Reinvent Albany Asks COIB to Restrict Travel Gifts to Public Officials

     

Reinvent Albany Calls for Conflicts of Interest Board
To Restrict Gifts of Travel to Public Officials

At today’s 3pm Conflicts of Interest Board (COIB) hearing, Reinvent Albany will call for COIB to further restrict gifts of travel donated to public officials.

Reinvent Albany’s testimony asks COIB to:

  1. Prohibit elected officials from receiving corporate or nonprofit funding for City travel
  2. Require public servants to receive approval from COIB for all travel funded by third parties
  3. Require public servants to transfer all frequent flyer miles acquired through official business to the City

The hearing on rules proposed by the Conflicts of Interest Board regards gifts of travel from third parties to City public servants and elected officials. If a third party offers to pay for a public or elected official’s travel to an event, the individual may accept the offer as a gift to the City if the trip is for a reasonable City purpose and the third party does not have a pending matter before the public servant. While the practice has been in effect for years, COIB’s revisions make important clarifications about its application.
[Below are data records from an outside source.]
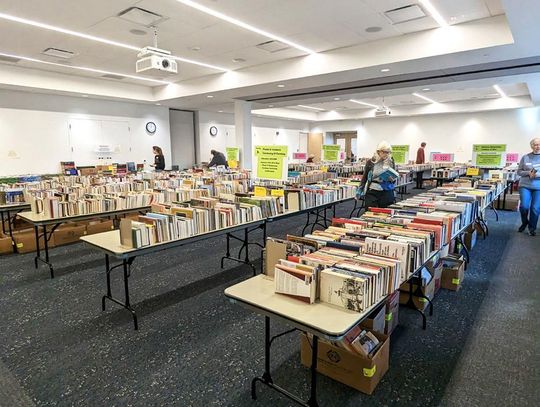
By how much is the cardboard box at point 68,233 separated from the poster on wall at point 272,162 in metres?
3.44

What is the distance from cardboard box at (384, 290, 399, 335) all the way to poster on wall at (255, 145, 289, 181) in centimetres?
241

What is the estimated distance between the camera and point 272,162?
16.0ft

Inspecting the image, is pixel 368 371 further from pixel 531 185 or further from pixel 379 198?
pixel 531 185

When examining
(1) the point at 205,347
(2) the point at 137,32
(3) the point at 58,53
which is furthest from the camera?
(3) the point at 58,53

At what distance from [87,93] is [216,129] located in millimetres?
5944

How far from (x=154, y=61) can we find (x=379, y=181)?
402 centimetres

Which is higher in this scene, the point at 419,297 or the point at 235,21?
the point at 235,21

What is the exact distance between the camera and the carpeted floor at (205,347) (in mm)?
2281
Reinvent Albany urges COIB to bar elected officials from receiving corporate or nonprofit funding for City travel. Under the rules, if a trip has a public purpose, a third party may cover the travel expenses. But the conflicts that can arise from these gifts, such as recently at the New York City Board of Elections, have revealed the potential for abuse under such a system.

Reinvent Albany also believes that public servants (including agency heads) should have to receive approval for all City travel funded by third parties. COIB’s proposed rules allow agency heads and elected officials to approve their own third-party-funded travel. Officials overseeing their own conflicts of interest is a practice with a concerning history, as seen with Joe Lhota when he was Chair of the MTA Board and a director on the board of the Madison Square Garden Company. JCOPE eventually determined that the conflict precluded Lhota from continuing his position.

Reinvent Albany also asks that public servants be required to transfer all frequent flyer miles acquired through official business to the City, as is the practice in several states, such as Ohio. Currently, public servants may use frequent flyer miles accrued through City travel for their own private use. This risks the abuse of City resources: Assembly Speaker Sheldon Silver was known to use public funds to fly through Washington D.C. on his way to Albany solely to get more frequent flyer miles. If other governments require public servants to transfer miles, Reinvent Albany does not see why New York City cannot as well.